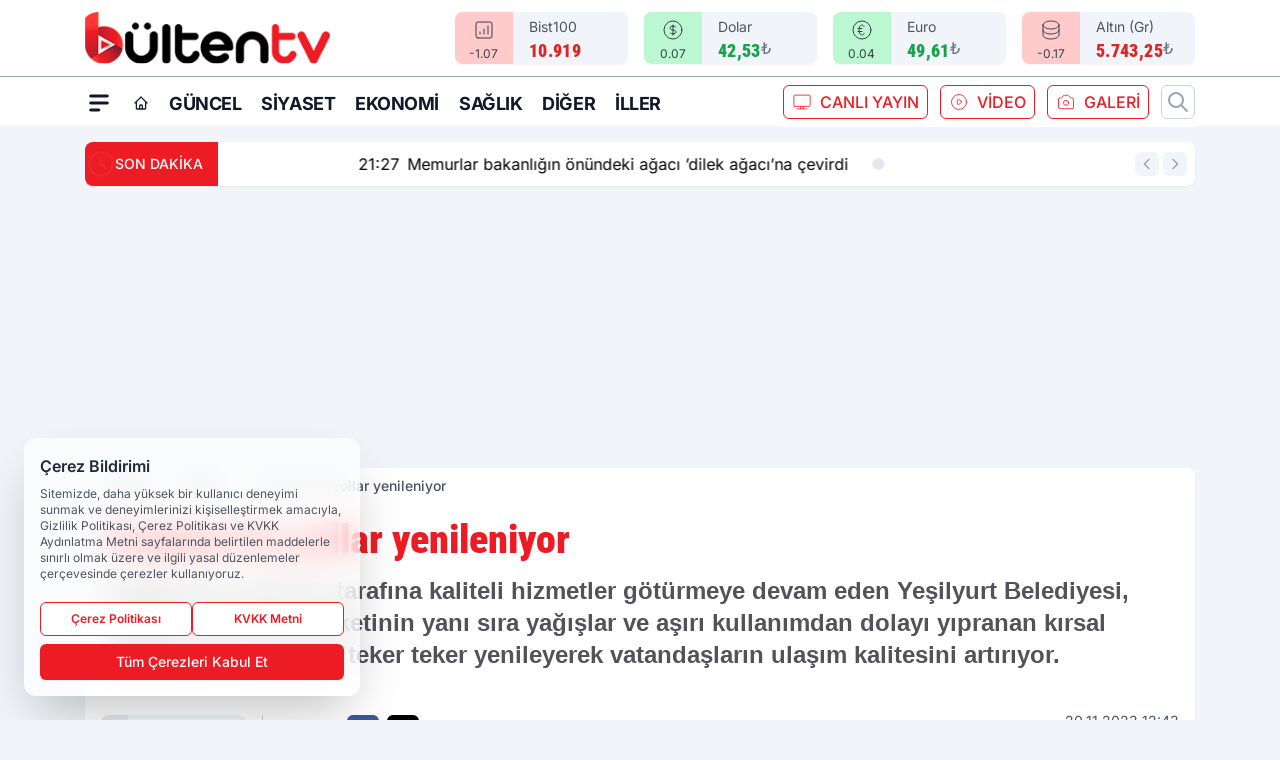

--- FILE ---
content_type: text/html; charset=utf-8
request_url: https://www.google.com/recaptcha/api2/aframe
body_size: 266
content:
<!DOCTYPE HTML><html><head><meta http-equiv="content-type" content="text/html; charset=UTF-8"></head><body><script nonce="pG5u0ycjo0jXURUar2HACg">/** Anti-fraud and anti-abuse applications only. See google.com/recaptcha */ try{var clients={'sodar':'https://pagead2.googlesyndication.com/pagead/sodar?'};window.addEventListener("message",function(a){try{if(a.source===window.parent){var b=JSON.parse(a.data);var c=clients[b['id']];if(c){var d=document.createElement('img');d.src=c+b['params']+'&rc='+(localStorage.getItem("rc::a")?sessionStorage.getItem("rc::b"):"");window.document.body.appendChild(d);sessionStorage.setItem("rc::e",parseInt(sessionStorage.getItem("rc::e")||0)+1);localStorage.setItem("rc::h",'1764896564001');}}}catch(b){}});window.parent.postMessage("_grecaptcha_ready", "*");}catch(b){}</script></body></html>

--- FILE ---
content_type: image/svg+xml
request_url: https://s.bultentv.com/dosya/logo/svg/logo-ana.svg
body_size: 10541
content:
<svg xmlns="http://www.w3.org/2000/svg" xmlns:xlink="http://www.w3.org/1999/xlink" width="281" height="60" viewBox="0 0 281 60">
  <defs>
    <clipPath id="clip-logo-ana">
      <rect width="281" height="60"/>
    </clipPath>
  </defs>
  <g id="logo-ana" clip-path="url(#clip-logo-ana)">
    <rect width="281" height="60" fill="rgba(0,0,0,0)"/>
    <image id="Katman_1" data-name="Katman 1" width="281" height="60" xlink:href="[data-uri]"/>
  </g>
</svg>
========================================
Task:
Repeat all the data as it stands, dropping any images it holds.

Task solution:
--- FILE ---
content_type: text/html; charset=utf-8
request_url: https://www.google.com/recaptcha/api2/aframe
body_size: 266
content:
<!DOCTYPE HTML><html><head><meta http-equiv="content-type" content="text/html; charset=UTF-8"></head><body><script nonce="pG5u0ycjo0jXURUar2HACg">/** Anti-fraud and anti-abuse applications only. See google.com/recaptcha */ try{var clients={'sodar':'https://pagead2.googlesyndication.com/pagead/sodar?'};window.addEventListener("message",function(a){try{if(a.source===window.parent){var b=JSON.parse(a.data);var c=clients[b['id']];if(c){var d=document.createElement('img');d.src=c+b['params']+'&rc='+(localStorage.getItem("rc::a")?sessionStorage.getItem("rc::b"):"");window.document.body.appendChild(d);sessionStorage.setItem("rc::e",parseInt(sessionStorage.getItem("rc::e")||0)+1);localStorage.setItem("rc::h",'1764896564001');}}}catch(b){}});window.parent.postMessage("_grecaptcha_ready", "*");}catch(b){}</script></body></html>

--- FILE ---
content_type: image/svg+xml
request_url: https://s.bultentv.com/dosya/logo/svg/logo-ana.svg
body_size: 10541
content:
<svg xmlns="http://www.w3.org/2000/svg" xmlns:xlink="http://www.w3.org/1999/xlink" width="281" height="60" viewBox="0 0 281 60">
  <defs>
    <clipPath id="clip-logo-ana">
      <rect width="281" height="60"/>
    </clipPath>
  </defs>
  <g id="logo-ana" clip-path="url(#clip-logo-ana)">
    <rect width="281" height="60" fill="rgba(0,0,0,0)"/>
    <image id="Katman_1" data-name="Katman 1" width="281" height="60" xlink:href="[data-uri]"/>
  </g>
</svg>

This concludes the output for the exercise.